Pourquoi j'aime désormais parler au téléphone avec les médecins

Zu guter Letzt
Édition
2021/46
DOI:
https://doi.org/10.4414/bms.2021.20280
Bull Med Suisses. 2021;102(46):1550

Affiliations
Rédactrice junior auprès du Bulletin des médecins suisses (BMS)

Publié le 17.11.2021

Le 3 novembre 2020, à midi pile, j’allais prendre ma pause, lorsque mon téléphone a sonné affichant le nom de mon médecin de famille.

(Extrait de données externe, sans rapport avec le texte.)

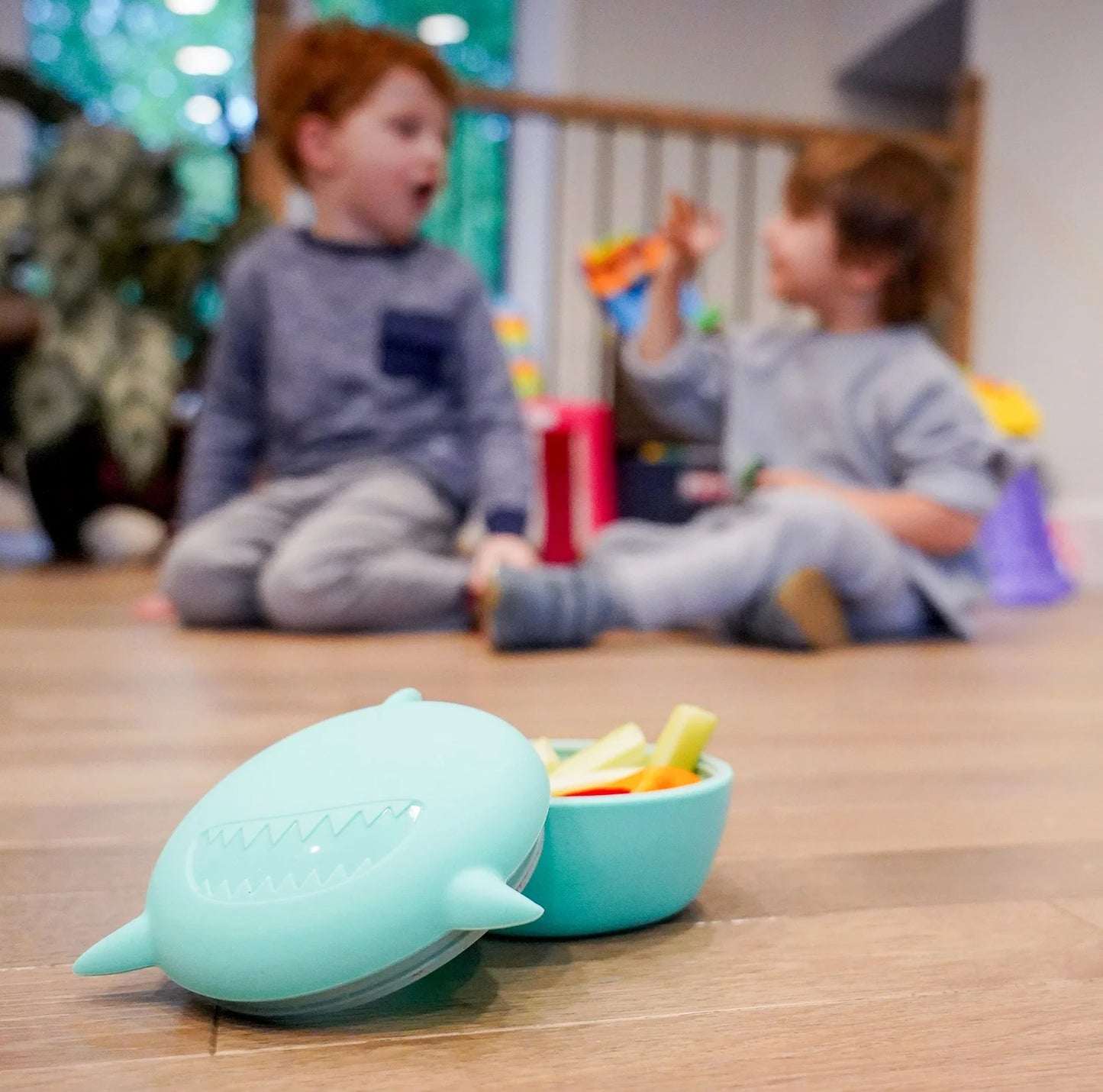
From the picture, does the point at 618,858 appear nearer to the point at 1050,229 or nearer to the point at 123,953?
the point at 123,953

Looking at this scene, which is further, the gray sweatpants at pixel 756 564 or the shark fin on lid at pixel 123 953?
the gray sweatpants at pixel 756 564

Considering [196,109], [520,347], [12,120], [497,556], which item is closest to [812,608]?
[497,556]

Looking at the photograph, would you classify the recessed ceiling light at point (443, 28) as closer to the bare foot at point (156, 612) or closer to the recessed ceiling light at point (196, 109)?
the recessed ceiling light at point (196, 109)

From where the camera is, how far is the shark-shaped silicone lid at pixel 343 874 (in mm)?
374

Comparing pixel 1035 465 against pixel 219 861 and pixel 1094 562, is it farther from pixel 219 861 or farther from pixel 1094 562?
pixel 219 861

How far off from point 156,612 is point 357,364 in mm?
419

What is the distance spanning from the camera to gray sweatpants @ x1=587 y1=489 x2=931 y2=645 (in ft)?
4.55

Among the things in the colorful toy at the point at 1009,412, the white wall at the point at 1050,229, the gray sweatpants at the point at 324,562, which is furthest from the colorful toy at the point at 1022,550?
the gray sweatpants at the point at 324,562

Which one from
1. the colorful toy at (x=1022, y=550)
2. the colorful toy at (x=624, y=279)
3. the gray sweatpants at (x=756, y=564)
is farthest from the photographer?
the colorful toy at (x=624, y=279)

J’ai su immédiatement que quelque chose clochait. Le jour précédent, je m’étais rendue chez lui pour effectuer un électrocardiogramme, simple contrôle de routine. Au téléphone, mon médecin m’explique qu’il a découvert une anomalie sur mon ECG et qu’il aimerait m’envoyer chez un cardiologue pour des examens complémentaires car il suspecte un syndrome de Wolf-Parkinson-White (WPW). Je dois avouer qu’ensuite, je n’ai plus vraiment écouté ses explications concernant la conduction ­cardiaque, les ondes Delta et le complexe QRS car j’étais trop occupée par ce «truc» qui avait évolué silencieusement dans ma poitrine et qui, soudain, était devenu un problème.
Quelle sensation étrange que de se retrouver chez le cardiologue deux semaines plus tard. Jusqu’à présent, je n’avais passé que peu de temps dans les cabinets ­médicaux ou les hôpitaux, car j’avais toujours été en bonne santé. Qui plus est, pour un examen du cœur! Je me trouvais beaucoup trop jeune pour ça, mais je venais d’apprendre que l’âge ne joue aucun rôle puisque le conduit problématique était congénital. En effet, le conduit ne transmet pas l’impulsion du ventricule vers le cœur via le nœud atrioventriculaire, mais à travers un faisceau accessoire de fibres musculaires, ce qui peut entraîner palpitations, fibrillations auriculaires et ventriculaires.
Un ECG au repos, un ECG d’effort et un ECG longue ­durée ont permis de confirmer le diagnostic qui ne m’a guère surprise. Mais, malgré les explications réitérées du médecin, je n’ai vu et ne voit encore que des lignes vallonées sur mon électrocardiogramme. Pour un œil avisé, cela ne faisait toutefois aucun doute que la préexcitation ventriculaire induite par les voies ­accessoires était si flagrante qu’elle ne laissait pas de place au doute. La question est donc plutôt quand le syndrome est découvert. Le sport peut être un déclencheur, lorsque les personnes concernées ont des douleurs et consultent pour des troubles du rythme ­cardiaque ou alors la découverte est purement fortuite comme ce fut le cas pour moi. Mais, dans l’ensemble, le syndrome de Wolf-Parkinson-White est plutôt rare.
J’ai donc suivi les recommandations du cardiologue. Après avoir passé mon Master au printemps dernier, je me suis à nouveau retrouvée dans un centre de soins, plus précisément à l’hôpital, pour y subir un examen électrophysiologique et une ablation par cathéter de la voie de conduction. En 2020, la Fondation suisse de rythmologie a recensé 159 ablations par cathéter en raison d’un syndrome WPW en Suisse [1]. D’ici la fin de l’année, je ferai partie des statistiques 2021: «Ablation of accessory pathway, left: posterior, success.» Le «truc» dans ma poitrine fonctionne donc enfin comme il ­devrait.
Depuis que je travaille au Bulletin des médecins suisses, il ne se passe pas un jour sans que le téléphone sonne et que je parle à un médecin. Mais quand je prends ­désormais un appel, je ne suis plus la patiente en attente d’une éventuelle mauvaise nouvelle, mais plutôt une interlocutrice avec laquelle les médecins parlent des articles qu’ils souhaitent écrire ou deman­dent des corrections de dernière minute. Il se peut aussi que nous échangions momentanément nos rôles lorsque je deviens la spécialiste qui leur expli­que de manière réitérée comment envoyer un ­article ou comment fonctionnent les processus rédactionnels. Je dois avouer que je préfère nettement ce rôle à celui de patiente.